▸ **What you are asked to do**
Which lines of the records below contain the word "this"? Copy each of those lines in full.

▸ **Given data**
***
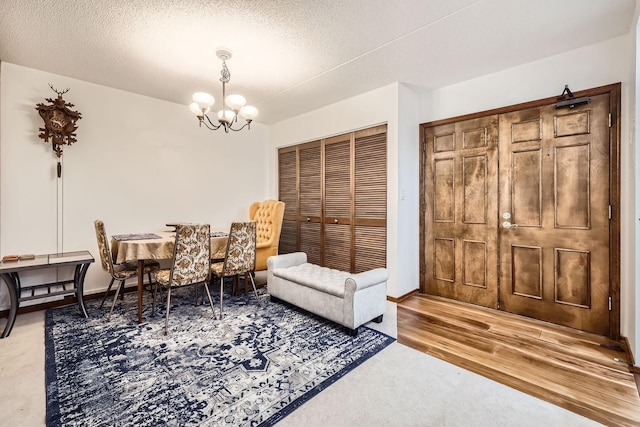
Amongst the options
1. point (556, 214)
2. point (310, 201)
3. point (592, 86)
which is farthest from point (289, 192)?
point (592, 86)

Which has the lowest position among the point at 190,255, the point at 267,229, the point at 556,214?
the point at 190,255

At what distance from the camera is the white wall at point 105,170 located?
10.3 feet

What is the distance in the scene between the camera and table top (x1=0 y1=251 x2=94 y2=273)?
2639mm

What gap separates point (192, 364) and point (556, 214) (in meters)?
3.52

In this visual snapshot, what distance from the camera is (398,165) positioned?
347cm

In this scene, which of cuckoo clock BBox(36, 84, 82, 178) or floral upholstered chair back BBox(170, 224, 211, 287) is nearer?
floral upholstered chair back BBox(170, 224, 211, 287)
***
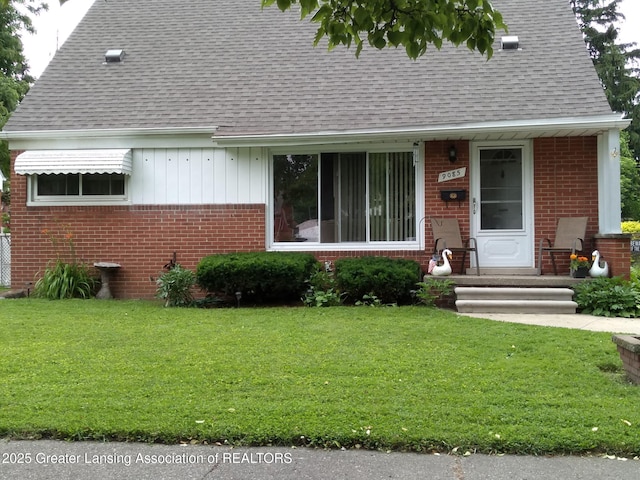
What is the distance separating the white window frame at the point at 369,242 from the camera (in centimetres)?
***
▸ **Answer in full**
In this visual snapshot, what distance from the camera is (398,165) positioned?
In this scene, which of cuckoo clock BBox(36, 84, 82, 178) or floral upholstered chair back BBox(170, 224, 211, 287) is nearer?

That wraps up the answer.